You can see it in action for example on our homepage:
Available debugging scopes
The best way to see what information is available is to use the
DEBUG=* node yourfile.js
or in the browser:
localStorage.debug = '*';
And then filter by the scopes you’re interested in. You can prefix the
* with scopes, separated by comma if there is more than one. For example, to only see debug statements from the socket.io client on Node.js try this:
DEBUG=socket.io:client* node yourfile.js
To see all debug messages from the engine and socket.io:
DEBUG=engine,socket.io* node yourfile.js
Removing debug from your browser bundle
While useful during development, the debug package adds an extra weight to the final bundle (about 4KB minified and gzipped), that's why it is excluded from the slim bundle (more details about the various browser bundles can be found here).
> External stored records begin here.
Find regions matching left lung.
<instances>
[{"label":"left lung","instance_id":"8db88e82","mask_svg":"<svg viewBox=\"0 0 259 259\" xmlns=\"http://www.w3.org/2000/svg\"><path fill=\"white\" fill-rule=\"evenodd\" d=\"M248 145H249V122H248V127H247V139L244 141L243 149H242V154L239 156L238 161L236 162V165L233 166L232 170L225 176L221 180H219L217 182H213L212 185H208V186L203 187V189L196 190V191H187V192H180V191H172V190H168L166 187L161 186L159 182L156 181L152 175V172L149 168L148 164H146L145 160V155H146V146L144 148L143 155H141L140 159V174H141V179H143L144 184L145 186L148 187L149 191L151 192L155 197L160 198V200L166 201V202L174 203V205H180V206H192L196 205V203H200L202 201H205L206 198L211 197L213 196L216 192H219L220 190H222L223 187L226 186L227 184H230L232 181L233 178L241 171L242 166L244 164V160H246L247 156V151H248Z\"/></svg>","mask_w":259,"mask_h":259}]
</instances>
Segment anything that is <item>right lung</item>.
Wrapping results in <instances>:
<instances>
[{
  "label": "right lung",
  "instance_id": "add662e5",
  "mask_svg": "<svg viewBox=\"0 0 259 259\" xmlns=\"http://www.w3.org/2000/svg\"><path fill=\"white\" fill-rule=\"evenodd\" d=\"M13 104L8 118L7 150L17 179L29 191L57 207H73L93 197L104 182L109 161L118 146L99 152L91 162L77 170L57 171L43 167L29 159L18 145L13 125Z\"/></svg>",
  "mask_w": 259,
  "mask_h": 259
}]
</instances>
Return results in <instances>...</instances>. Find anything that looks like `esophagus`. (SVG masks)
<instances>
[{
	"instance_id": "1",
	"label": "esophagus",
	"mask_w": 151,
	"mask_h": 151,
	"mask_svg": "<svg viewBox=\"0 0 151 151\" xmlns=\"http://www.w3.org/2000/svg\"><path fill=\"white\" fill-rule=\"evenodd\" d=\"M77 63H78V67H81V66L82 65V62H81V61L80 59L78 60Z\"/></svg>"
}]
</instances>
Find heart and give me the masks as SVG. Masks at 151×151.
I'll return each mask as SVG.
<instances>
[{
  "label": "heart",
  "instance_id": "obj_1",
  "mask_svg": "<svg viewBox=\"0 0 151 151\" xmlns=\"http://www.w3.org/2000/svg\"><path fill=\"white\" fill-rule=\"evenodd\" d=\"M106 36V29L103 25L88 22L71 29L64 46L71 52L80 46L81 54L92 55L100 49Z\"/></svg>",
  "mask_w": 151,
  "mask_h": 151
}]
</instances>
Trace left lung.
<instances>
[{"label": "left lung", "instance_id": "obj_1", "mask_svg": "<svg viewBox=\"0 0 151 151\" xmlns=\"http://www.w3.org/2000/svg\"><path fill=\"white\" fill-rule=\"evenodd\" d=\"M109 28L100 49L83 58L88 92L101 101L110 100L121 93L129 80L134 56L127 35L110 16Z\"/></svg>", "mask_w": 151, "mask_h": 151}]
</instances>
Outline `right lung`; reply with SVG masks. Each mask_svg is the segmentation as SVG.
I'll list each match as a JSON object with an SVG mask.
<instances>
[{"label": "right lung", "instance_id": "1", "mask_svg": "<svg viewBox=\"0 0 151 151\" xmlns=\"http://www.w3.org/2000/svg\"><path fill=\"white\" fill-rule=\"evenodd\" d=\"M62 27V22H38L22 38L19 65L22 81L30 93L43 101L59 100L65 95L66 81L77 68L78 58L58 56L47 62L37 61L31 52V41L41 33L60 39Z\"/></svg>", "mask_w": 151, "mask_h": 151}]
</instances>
If you are using webpack, you can remove it with webpack-remove-debug:
Error logs in the browser console
Please note that error logs such as:
WebSocket is already in CLOSING or CLOSED state
Cross-Origin Request Blocked: The Same Origin Policy disallows reading the remote resource at xxx. (Reason: CORS header ‘Access-Control-Allow-Origin’ missing).
The connection to xxx was interrupted while the page was loading
are not emitted by the Socket.IO library but by the browser itself, and are therefore out of our control.